**What to work on**:
(1) According to the weekly market review, what mostly drove the decrease in the unemployment rate from 7.3% to 7.2%?
(2) Resume the weekly market review right after its last sentence.

**Source excerpt**:
Major Fundamental Events

The week contained a lot of important fundamental events, in particular Non-Farm Payrolls and preliminary “flash” PMI readings.

 

Highest importance for FX rates

  • Non-Farm Payrolls (NFPs) weakened to 148K, private NFPs to 126K, both against 180K expected. Especially the private NFPs were disappointing. The decrease in the unemployment rate from 7.3% to 7.2% was driven mostly by declining participation. It showed a little divergence between the household (CPS) survey that indicates the unemlozment rate and the NFP (or CES) survey.

Markit Manufacturing PMI October 2013

Markit Manufacturing PMI October 2013

click to expand

The upgrade of the previous NFP reading from 169K to 193K was good news, even if it was mostly driven by government jobs. Private NFPs were reviewed upwards only by 9K.

  • The Markit Manufacturing “flash” PMI for the United States fell to 51.0. This was the lowest reading since early 2012. Output was contracting and orders slowing, while input prices were rising. The comment of Markit’s Chris Williamson was:
The flash PMI provides the first insight into how business fared against the backdrop of the government shutdown in October, and suggests that the disruptions and uncertainty caused by the crisis hit companies hard. The survey showed the
first fall in manufacturing output since the height of the global financial crisis back in September 2009. (source Markit)

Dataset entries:
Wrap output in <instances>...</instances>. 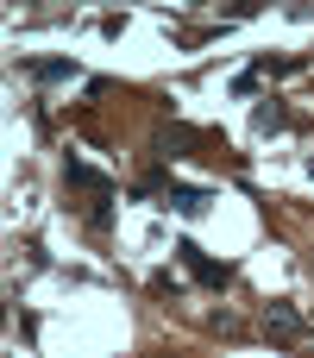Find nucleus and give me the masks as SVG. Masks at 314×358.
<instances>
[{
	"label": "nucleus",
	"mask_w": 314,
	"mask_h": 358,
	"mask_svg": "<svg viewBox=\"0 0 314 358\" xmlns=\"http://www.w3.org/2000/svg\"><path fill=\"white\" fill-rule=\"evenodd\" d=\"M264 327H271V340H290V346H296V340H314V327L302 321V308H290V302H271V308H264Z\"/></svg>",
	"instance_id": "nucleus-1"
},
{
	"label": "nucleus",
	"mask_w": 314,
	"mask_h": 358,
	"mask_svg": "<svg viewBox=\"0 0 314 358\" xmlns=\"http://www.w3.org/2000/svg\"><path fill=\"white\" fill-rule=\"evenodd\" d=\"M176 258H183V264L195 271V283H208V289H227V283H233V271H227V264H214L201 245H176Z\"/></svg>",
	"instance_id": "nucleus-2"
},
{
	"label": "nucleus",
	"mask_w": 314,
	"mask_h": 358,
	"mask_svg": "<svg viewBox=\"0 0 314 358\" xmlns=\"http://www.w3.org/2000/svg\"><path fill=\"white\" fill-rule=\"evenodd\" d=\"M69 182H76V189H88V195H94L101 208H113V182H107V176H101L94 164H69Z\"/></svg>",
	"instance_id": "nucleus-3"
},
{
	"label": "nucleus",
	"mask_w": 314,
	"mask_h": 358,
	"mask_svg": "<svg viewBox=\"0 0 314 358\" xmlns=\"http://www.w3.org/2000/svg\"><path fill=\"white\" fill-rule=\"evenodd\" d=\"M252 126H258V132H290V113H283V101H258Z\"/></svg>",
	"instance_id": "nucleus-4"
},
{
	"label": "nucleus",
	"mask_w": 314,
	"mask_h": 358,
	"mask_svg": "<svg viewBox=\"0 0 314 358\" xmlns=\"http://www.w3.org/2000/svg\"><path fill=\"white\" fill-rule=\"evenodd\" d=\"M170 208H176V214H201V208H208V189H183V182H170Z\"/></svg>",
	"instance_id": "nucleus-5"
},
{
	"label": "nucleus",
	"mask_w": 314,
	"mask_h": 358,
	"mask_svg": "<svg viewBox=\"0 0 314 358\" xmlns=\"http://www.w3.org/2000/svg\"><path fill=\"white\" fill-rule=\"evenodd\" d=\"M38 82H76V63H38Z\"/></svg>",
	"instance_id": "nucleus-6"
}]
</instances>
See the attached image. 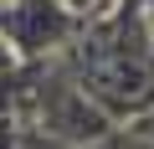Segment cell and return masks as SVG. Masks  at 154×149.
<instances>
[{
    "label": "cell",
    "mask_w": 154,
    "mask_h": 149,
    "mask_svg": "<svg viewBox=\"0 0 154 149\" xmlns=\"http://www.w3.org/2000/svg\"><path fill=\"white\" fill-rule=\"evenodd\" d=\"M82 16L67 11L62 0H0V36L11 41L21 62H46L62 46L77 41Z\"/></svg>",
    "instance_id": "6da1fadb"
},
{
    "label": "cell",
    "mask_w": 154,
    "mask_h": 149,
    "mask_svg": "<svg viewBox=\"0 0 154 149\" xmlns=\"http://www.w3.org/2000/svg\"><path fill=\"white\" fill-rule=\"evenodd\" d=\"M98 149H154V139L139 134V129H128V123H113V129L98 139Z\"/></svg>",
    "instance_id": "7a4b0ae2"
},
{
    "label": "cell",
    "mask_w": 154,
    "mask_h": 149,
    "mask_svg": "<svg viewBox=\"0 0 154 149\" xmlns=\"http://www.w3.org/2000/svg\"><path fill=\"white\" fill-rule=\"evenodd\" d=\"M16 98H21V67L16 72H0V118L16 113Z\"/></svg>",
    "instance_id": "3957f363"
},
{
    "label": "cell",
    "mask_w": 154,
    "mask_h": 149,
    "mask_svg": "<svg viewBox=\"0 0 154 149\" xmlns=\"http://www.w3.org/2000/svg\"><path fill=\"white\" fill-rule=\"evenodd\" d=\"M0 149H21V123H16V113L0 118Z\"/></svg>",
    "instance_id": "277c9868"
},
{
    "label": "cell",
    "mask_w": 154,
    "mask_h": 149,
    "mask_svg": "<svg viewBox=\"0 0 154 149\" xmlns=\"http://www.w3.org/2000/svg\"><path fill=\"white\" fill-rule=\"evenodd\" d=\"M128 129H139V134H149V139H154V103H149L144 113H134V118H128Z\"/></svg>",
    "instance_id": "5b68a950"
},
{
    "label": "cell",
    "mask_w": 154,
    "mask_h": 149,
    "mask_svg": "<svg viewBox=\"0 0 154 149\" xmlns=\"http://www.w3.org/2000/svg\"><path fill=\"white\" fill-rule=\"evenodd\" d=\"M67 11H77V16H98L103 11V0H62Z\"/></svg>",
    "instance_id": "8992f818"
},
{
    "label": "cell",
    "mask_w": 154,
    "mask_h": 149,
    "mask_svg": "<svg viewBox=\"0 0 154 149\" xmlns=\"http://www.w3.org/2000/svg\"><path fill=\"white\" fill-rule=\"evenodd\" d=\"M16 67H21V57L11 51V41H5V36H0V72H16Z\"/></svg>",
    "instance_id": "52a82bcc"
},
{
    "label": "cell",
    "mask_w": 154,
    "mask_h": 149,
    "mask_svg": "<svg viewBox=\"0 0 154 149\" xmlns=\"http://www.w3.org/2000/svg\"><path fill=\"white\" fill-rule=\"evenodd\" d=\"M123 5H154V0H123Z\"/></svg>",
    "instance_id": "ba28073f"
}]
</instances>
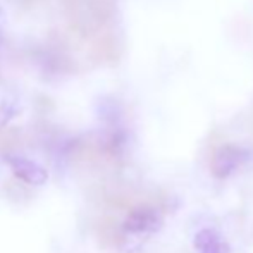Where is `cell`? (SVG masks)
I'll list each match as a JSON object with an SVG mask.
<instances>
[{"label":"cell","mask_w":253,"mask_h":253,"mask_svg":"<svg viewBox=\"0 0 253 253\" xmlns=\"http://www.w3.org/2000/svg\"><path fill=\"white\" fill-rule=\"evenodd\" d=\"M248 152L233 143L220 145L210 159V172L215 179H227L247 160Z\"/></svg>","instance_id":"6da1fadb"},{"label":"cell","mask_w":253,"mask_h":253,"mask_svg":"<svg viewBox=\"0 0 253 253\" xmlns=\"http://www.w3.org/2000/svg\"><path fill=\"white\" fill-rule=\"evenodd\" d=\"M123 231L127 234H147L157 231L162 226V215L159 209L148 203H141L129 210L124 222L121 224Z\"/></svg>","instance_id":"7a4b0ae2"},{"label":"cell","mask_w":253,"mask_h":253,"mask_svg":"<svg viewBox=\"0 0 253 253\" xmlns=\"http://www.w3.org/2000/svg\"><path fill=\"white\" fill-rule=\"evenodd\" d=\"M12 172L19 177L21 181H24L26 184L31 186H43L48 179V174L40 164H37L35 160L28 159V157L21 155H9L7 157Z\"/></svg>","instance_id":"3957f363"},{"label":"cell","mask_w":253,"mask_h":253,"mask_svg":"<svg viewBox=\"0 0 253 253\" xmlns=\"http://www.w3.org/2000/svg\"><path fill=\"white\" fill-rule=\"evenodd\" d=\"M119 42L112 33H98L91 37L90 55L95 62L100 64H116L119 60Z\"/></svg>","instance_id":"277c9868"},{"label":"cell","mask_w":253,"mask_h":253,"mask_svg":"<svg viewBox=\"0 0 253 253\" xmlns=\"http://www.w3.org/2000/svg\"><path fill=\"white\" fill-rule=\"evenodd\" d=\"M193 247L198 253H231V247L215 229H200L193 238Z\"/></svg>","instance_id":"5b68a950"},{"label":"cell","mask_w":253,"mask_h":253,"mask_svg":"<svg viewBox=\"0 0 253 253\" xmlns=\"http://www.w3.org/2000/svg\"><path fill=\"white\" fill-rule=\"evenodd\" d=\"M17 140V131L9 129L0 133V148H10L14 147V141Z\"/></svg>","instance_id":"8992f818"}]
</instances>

**Outputs**:
(1) Mostly declining participation.

(2)
  • Thanks to increasing orders, the HSBC manufacturing “flash” PMI for China rose from 50.2 to 50.9, higher than the 50.5 expected.
  • China’s benchmark seven-day repo rates were up nearly a full percentage point at 5 percent after the PBoC declined to inject liquidity. This move was seen as a response to the strong 9.1% YoY increase in Chinese house prices and perceived bubbles in many cities. For us it is interesting to see that the 9% price increase in China is considered a bubble, while the same price hikes are called a “recovery” in the United States. Incomes are rising in China and sustaining higher house prices, but they are flat in the U.S. The house price index from the Economist shows that the Chinese are able to pay higher house prices:

 

High importance

  • The American FHFA house price index rose only by 0.3% MoM after improvements between 0.5% and 1% per month since December. Smaller affordability and the increase in mortgage rates to 4.28% from 3.35% in May took their toll.
  • Thanks to growing confidence in China, the German manufacturing flash PMI remained stable at 51.5, while the less China-related French one declined to 49.4. The European services PMI, however, fell to 50.9 vs 52.4 expected.
  • The business expectations of the German IFO decreased from 104.2 to 103.6.
  • Initial jobless claims in the U.S. were at 350K, higher than the 340K expected.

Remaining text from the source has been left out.